Impact of model output for the prediction of gene loss propensity measured via SHAP values for three XGBoost models trained for PAV data from B. oleracea (a), B. rapa (b) and B. napus (c). High feature values are displayed in red, low in blue. Twenty attributes with the strongest impact on the model are displayed. Binary variables are 1/0 encoded, so genes with a 1 for the dispensable C01 are located on the chromosome C01. In this case, high (red colour) with high SHAP values means that the presence of a gene on this chromosome is a stronger predictor of gene dispensability. The transposable element codes follow the nomenclature of (Wicker et al., 2007): DNA/DTT = CACTA, DNA/DTM = Mutator, DNA/DTH = PIF‐Harbinger.
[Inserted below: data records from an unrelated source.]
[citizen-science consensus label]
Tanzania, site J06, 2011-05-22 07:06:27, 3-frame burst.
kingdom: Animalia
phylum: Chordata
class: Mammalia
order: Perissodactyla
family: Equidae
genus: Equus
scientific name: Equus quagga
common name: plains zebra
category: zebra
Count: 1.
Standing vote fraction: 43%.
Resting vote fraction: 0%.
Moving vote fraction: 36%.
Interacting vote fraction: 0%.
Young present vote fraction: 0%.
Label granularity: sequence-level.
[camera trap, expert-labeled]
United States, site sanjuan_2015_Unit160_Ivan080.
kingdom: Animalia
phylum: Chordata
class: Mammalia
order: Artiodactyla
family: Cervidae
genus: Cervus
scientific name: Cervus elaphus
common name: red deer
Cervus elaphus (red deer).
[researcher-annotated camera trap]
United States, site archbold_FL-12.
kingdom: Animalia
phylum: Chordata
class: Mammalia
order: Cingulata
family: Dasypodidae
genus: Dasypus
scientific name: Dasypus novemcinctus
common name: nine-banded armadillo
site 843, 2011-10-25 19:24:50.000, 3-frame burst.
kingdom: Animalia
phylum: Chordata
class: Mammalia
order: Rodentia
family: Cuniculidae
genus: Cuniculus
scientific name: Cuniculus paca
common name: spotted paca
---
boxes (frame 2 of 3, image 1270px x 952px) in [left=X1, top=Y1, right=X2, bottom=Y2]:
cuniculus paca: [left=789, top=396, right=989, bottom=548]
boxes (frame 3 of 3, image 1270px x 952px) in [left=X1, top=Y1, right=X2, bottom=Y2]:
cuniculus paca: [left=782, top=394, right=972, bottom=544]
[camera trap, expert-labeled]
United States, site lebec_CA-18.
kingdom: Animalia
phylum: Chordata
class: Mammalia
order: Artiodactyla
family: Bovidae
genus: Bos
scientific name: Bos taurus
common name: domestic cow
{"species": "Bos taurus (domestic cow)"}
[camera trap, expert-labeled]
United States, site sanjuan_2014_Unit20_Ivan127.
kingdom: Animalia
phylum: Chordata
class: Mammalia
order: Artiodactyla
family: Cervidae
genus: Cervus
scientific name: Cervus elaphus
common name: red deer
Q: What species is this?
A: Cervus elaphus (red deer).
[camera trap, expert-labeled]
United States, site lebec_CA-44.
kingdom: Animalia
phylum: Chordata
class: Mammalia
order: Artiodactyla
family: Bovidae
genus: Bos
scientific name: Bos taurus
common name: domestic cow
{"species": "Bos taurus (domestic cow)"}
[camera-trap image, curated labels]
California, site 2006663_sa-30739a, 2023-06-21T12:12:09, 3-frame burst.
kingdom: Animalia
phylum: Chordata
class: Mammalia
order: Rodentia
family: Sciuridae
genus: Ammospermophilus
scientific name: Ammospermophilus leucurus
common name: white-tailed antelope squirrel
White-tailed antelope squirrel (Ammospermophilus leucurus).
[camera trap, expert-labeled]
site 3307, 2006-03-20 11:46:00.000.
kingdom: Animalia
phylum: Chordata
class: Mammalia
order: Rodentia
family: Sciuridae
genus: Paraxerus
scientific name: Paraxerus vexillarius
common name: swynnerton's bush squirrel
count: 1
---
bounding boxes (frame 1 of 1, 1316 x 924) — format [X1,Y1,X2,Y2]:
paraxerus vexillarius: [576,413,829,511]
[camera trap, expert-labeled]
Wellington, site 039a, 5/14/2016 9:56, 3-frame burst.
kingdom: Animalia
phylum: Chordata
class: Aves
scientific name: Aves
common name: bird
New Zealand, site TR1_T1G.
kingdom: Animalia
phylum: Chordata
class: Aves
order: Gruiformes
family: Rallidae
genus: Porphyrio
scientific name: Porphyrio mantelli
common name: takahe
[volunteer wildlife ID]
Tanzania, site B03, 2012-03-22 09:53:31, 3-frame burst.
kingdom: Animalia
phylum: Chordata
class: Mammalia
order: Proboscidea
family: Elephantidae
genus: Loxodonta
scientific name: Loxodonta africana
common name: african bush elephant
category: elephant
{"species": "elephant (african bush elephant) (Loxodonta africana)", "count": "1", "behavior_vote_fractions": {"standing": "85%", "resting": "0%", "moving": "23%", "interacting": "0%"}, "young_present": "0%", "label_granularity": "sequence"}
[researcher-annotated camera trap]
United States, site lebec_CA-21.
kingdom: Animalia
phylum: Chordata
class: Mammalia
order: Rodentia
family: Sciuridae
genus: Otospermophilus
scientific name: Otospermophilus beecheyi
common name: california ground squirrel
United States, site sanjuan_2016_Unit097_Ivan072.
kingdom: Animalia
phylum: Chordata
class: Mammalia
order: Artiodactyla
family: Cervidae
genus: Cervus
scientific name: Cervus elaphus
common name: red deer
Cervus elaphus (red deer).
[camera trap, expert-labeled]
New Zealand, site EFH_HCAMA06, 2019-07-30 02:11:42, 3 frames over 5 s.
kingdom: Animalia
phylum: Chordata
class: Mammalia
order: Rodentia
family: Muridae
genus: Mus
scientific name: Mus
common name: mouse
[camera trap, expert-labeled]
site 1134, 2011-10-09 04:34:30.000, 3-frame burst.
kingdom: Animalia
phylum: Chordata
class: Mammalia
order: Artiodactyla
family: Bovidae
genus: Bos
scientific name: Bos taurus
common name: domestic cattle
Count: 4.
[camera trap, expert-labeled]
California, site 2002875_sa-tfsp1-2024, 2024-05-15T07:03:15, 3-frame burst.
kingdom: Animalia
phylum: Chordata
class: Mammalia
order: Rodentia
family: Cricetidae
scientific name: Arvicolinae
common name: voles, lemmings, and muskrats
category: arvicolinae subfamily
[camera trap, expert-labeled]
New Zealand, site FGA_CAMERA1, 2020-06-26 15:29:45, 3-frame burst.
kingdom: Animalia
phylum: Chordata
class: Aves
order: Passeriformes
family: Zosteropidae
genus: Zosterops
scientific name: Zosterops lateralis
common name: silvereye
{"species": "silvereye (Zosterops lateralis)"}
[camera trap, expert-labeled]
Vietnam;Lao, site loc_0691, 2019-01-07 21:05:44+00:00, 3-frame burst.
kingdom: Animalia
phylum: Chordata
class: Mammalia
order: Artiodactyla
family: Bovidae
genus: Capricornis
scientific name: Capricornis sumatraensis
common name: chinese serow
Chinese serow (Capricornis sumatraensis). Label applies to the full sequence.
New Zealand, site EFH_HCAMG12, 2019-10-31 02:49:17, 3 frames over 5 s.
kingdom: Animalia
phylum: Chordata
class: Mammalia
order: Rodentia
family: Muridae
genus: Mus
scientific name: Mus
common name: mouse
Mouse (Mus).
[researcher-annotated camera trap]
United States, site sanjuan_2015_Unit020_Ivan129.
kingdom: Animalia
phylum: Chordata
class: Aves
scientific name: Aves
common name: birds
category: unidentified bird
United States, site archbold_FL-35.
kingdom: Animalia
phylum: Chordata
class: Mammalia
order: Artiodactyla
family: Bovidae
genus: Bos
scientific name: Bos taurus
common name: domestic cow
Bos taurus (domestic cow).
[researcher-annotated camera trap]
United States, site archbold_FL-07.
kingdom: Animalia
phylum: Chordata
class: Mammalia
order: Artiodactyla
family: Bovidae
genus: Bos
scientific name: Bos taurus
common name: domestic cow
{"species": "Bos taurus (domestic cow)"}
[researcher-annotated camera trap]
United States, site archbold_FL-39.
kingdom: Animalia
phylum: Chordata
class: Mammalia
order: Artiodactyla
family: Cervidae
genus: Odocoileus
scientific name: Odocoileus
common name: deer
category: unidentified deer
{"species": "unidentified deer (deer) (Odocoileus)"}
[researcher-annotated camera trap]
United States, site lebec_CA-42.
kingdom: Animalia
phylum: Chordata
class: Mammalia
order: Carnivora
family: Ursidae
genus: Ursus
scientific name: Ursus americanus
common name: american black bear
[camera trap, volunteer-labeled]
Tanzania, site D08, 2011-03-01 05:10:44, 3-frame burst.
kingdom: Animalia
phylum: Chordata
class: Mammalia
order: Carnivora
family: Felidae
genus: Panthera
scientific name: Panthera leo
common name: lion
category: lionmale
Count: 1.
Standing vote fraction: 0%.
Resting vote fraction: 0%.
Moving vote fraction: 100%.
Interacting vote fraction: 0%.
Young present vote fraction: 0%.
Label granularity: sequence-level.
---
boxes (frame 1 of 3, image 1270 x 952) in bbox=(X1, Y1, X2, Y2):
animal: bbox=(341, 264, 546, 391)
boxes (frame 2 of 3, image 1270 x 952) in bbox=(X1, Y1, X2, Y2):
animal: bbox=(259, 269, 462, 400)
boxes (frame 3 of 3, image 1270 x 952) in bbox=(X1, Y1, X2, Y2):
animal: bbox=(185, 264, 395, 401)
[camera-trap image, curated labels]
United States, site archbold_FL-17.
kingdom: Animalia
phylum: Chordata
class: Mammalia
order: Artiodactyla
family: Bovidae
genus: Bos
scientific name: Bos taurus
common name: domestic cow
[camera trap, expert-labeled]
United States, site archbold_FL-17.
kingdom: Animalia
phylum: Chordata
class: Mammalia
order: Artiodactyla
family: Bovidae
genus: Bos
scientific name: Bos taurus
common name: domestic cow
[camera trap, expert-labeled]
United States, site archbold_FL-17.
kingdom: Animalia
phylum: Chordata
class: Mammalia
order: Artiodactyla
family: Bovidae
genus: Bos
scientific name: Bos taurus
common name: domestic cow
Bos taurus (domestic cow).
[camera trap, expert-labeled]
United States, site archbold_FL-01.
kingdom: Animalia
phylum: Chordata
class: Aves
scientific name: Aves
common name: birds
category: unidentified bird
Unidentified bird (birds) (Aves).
We examined which rare factors have an impact on the prediction of gene loss propensity using the in‐built F‐score of XGBoost. In B. rapa, the strongest rare predictors of gene loss propensity were the presence of LTR and Helitron repeats, while in B. oleracea MITEs, LTRs and Helitron repeats were predominant (Figure S10). In B. napus, MITEs and pseudomolecule position were the strongest predictors of gene loss propensity. Interestingly, MITEs were common factors between B. oleracea and B. napus, suggesting that they play a greater role in the shared C genome.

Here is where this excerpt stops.